Goal>
Give every line from the one containing "In the view" through the final line of the entries, both included, as a JSON list of strings with one string per line. Omit blank lines.

━━━━

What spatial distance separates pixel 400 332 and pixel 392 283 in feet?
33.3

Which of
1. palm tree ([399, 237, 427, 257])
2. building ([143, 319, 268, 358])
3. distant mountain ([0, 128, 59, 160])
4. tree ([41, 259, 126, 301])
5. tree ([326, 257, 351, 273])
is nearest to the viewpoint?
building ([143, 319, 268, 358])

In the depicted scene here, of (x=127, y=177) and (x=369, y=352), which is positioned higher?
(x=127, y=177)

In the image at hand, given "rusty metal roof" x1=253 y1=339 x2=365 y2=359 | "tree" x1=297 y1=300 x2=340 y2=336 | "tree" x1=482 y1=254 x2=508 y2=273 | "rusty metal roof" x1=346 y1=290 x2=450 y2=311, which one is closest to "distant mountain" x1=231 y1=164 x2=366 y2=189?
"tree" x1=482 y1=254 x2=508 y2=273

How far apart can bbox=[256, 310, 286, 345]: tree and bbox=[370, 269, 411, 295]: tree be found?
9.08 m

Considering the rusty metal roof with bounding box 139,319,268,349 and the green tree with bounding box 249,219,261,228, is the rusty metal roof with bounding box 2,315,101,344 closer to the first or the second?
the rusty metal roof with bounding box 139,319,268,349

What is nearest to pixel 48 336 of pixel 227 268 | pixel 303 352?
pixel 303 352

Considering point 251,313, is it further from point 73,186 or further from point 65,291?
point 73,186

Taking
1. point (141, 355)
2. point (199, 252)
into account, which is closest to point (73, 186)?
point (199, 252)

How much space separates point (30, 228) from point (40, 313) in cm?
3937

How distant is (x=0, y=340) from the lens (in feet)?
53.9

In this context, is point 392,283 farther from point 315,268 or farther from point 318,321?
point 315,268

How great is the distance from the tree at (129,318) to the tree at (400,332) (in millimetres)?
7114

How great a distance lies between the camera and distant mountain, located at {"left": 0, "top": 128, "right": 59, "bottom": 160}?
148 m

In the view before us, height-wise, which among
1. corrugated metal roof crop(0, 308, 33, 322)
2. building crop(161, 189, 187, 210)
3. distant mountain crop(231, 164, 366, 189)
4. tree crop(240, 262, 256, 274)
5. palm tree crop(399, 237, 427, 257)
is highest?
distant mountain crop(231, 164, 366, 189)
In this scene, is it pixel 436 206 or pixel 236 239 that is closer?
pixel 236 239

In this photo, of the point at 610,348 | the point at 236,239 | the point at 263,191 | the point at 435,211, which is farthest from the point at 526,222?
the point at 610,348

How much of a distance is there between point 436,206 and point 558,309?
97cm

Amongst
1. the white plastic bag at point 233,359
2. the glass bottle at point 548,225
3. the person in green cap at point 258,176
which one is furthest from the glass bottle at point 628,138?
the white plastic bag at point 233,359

━━━━

Solution to the problem>
[
  "In the view before us, height-wise, which among",
  "1. corrugated metal roof crop(0, 308, 33, 322)",
  "2. building crop(161, 189, 187, 210)",
  "3. distant mountain crop(231, 164, 366, 189)",
  "4. tree crop(240, 262, 256, 274)",
  "5. palm tree crop(399, 237, 427, 257)",
  "is highest?",
  "distant mountain crop(231, 164, 366, 189)",
  "In this scene, is it pixel 436 206 or pixel 236 239 that is closer?",
  "pixel 236 239",
  "In this photo, of the point at 610,348 | the point at 236,239 | the point at 263,191 | the point at 435,211, which is farthest from the point at 526,222?",
  "the point at 610,348",
  "How much of a distance is there between point 436,206 and point 558,309?",
  "97cm",
  "Amongst",
  "1. the white plastic bag at point 233,359",
  "2. the glass bottle at point 548,225",
  "3. the person in green cap at point 258,176",
  "which one is furthest from the glass bottle at point 628,138?",
  "the white plastic bag at point 233,359"
]